• **Task details**
Pull every line of the listing below into your answer word for word, leaving out the pictures.
**** Record excerpts ****
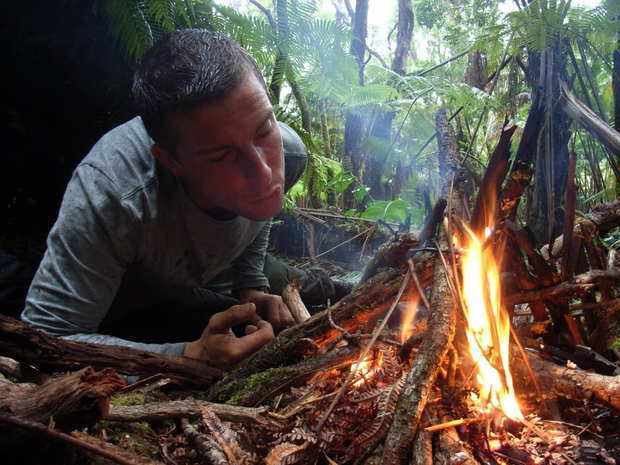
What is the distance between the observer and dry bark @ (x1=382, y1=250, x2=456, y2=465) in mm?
1138

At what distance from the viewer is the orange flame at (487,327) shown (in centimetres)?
130

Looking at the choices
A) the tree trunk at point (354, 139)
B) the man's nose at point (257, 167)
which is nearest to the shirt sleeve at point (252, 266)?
the man's nose at point (257, 167)

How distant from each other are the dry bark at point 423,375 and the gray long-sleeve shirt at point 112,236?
134 centimetres

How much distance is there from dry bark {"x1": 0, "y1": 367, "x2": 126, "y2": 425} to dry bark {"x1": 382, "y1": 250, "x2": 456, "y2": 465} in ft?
2.43

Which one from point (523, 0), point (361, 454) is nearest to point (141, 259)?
point (361, 454)

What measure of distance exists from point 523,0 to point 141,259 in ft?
11.7

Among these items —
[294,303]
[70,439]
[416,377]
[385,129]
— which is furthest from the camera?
→ [385,129]

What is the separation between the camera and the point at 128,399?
156cm

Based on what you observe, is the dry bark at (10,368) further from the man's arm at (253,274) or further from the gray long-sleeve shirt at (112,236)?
the man's arm at (253,274)

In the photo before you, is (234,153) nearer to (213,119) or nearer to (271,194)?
(213,119)

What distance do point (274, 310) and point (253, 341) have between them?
29.5 inches

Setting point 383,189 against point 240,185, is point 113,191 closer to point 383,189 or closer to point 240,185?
point 240,185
****
• **Written answer**
What is the distance between the observer and dry bark @ (x1=382, y1=250, x2=456, y2=465) in mm?
1138

At what distance from the viewer is the orange flame at (487,327) shown (in centimetres)?
130

Looking at the choices
A) the tree trunk at point (354, 139)
B) the man's nose at point (257, 167)
which is nearest to the shirt sleeve at point (252, 266)?
the man's nose at point (257, 167)

How distant from each other are the dry bark at point 423,375 and the gray long-sleeve shirt at point 112,236?
134 centimetres

How much distance is there from dry bark {"x1": 0, "y1": 367, "x2": 126, "y2": 425} to dry bark {"x1": 382, "y1": 250, "x2": 456, "y2": 465} in ft?
2.43

Which one from point (523, 0), point (361, 454) is nearest to point (141, 259)?
point (361, 454)

What measure of distance exists from point 523,0 to point 141,259 in ft?
11.7

Among these items —
[294,303]
[70,439]
[416,377]
[385,129]
— which is furthest from the camera?
→ [385,129]

What is the separation between the camera and the point at 128,399?
156cm

Based on what you observe, is the dry bark at (10,368) further from the man's arm at (253,274) or further from the gray long-sleeve shirt at (112,236)?
the man's arm at (253,274)

In the photo before you, is (234,153) nearer to (213,119) or nearer to (271,194)?
(213,119)

What distance do point (274, 310) and point (253, 341) have between them?
29.5 inches

Setting point 383,189 against point 240,185, is point 113,191 closer to point 383,189 or closer to point 240,185?
point 240,185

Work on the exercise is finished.